In 1740 when Emilie's book Institutions de physique was published, Koenig started a rumor that the work was merely a rehash of his lessons with her. Of course this infuriated Emilie and for help she turned to the Academy of Sciences and Maupertuis, with whom she had discussed these ideas long before she engaged Koenig as her tutor. The knowledgeable scientists of the time were aware of her capabilities of performing the work. However she did not feel that she had received the support she deserved. This was the first time she felt that being a woman really worked against her.
The years Emilie spent with Voltaire at Cirey were some of the most productive years of her life. Their scholarly work was very intense. When there were no guests both of them remained tied to their desks. A servant who worked at Cirey at this time noted "Mme du Châtelet passed the greater part of the morning with her writings, and did not like to be disturbed. When she stopped work, however, she did not seem to be the same woman. The serious air gave place to gaiety and she gave herself up with the greatest enthusiasm to the delights of the society" (3,p.65). She frequently claimed that the only pleasures left for a woman when she is old are study, gambling, and greed.
In the spring of 1748, Emilie met and fell in love with the Marquis de Saint-Lambert, a courtier and very minor poet. This affair, however, did not destroy her friendship with Voltaire. Even when he found out that she was carrying Saint-Lambert's child, Voltaire was there to support her. With the help of Voltaire and Saint-Lambert, she was able to convince her husband that it was his child she was carrying.

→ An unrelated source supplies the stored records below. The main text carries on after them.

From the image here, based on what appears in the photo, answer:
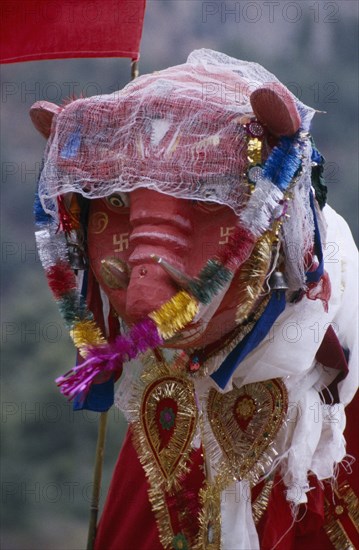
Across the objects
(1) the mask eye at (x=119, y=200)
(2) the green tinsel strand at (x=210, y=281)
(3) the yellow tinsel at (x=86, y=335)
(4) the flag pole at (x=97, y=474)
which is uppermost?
(1) the mask eye at (x=119, y=200)

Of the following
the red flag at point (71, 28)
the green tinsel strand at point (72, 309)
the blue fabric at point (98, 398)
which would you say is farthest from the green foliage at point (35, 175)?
the green tinsel strand at point (72, 309)

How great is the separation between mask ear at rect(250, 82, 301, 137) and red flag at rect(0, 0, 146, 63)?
1.32 feet

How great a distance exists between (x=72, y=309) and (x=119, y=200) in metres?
0.20

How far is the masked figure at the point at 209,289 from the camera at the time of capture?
1.85 metres

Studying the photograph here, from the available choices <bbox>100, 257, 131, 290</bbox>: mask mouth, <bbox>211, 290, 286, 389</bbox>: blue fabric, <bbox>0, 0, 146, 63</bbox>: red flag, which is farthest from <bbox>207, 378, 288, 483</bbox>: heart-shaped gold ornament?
<bbox>0, 0, 146, 63</bbox>: red flag

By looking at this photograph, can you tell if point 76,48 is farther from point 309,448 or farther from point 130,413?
point 309,448

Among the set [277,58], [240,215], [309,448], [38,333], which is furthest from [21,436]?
[240,215]

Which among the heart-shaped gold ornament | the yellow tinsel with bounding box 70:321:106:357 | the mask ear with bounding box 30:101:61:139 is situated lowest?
the heart-shaped gold ornament

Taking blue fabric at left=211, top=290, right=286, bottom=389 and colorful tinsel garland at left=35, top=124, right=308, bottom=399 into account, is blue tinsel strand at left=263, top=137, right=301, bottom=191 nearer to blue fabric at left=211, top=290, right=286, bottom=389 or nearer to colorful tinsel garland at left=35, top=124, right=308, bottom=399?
colorful tinsel garland at left=35, top=124, right=308, bottom=399

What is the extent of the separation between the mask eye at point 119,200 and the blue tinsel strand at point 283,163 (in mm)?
228

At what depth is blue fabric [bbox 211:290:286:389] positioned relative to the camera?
78.1 inches

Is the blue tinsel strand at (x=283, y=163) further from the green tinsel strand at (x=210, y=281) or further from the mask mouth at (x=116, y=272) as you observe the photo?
the mask mouth at (x=116, y=272)

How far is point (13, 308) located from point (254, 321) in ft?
5.32

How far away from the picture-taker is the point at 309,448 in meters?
2.11
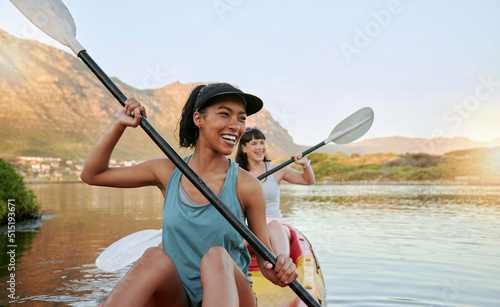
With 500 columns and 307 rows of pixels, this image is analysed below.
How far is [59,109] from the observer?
13800cm

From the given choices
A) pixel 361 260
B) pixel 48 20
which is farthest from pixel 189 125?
pixel 361 260

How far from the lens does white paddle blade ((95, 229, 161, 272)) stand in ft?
13.1

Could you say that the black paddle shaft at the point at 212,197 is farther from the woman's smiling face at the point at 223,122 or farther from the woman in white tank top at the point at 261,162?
the woman in white tank top at the point at 261,162

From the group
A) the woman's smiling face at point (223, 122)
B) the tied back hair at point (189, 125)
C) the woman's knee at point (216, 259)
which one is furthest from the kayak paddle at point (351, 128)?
the woman's knee at point (216, 259)

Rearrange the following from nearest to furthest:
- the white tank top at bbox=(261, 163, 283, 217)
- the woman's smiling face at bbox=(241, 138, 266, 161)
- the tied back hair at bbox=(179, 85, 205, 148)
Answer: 1. the tied back hair at bbox=(179, 85, 205, 148)
2. the white tank top at bbox=(261, 163, 283, 217)
3. the woman's smiling face at bbox=(241, 138, 266, 161)

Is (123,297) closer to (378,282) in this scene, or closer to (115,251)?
(115,251)

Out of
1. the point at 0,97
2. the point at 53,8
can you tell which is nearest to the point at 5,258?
the point at 53,8

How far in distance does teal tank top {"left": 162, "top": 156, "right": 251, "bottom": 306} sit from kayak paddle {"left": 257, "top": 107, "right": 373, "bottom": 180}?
3.65 metres

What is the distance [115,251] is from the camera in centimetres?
420

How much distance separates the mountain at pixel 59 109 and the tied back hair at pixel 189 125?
95013mm

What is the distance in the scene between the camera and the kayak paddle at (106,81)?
2.11 meters

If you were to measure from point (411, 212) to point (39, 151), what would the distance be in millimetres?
103788

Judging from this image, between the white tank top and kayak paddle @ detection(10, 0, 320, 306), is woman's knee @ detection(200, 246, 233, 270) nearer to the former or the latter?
kayak paddle @ detection(10, 0, 320, 306)

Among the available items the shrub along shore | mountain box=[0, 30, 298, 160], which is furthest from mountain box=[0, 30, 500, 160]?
the shrub along shore
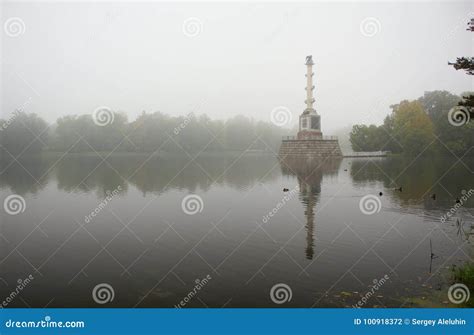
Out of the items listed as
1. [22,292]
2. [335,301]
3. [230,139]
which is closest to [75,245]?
[22,292]

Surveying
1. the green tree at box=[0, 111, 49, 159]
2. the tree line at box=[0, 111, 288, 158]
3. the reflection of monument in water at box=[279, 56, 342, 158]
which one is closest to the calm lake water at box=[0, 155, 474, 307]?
the reflection of monument in water at box=[279, 56, 342, 158]

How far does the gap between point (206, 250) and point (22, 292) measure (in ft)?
22.2

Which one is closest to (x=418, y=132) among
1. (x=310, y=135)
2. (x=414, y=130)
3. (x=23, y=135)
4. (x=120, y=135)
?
(x=414, y=130)

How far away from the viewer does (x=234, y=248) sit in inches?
634

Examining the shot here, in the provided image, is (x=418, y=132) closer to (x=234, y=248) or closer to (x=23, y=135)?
(x=234, y=248)

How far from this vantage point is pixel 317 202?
2647cm

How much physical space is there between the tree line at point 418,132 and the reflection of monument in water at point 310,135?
17.5 metres

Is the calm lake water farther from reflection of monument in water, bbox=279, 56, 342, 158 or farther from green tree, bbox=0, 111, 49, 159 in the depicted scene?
green tree, bbox=0, 111, 49, 159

During the course of her pregnancy in 1749 she finished her work with Clairaut, an old friend with whom she had been studying; however, her book on Newton still awaited completion. She was determined to finish it and with that goal she took on a very regimented lifestyle of only work. She would rise early in the morning, working until late at night. She gave up most of her social life and saw only few friends.
In early September of 1749, she gave birth to a baby girl. As Voltaire describes it: "The little girl arrives while her mother was at her writing desk, scribbling some Newtonian theories, and the newly born baby was placed temporarily on a quarto volume of geometry, while her mother gathered together her papers and was put to bed" (3,p.67). For several days, Emilie seemed happy and content. On September 10, 1749 she died suddenly, however. Emilie's death was soon followed by the death of the baby girl. As Osen notes, "Voltaire, who was with her at the end, was distraught in tears. He stumbled from the room and fell at the outside door" (3,p.68).
Emilie died at the age of forty-three. As many authors note, during the course of her short life, Emilie was a truly unique woman and scholar. Among her greatest achievements were her Institutions du physique and the translation of Newton's Principia, which was published after her death along with a "Preface historique" by Voltaire. In short "she lived a life at a full tilt like a spirited healthy child" (3,p.54). She managed to maintain her confidence and position in Paris society while pursuing her love for mathematics. Emilie du Châtelet was one of many women whose contributions have helped shape the course of mathematics
The playwright Lauren Gunderson has written a play about Emilie: La Marquise Du Chatelet Defends Her Life Tonight, which she describes as "a sweeping science romantic epic wherein Emilie must defend her life by tallying her achievements in Love and Philosophy—and searching for a formula that will convince the world of her worth." Gunderson has also written about "Who is Emilie Du Chatelet?" on the play's website.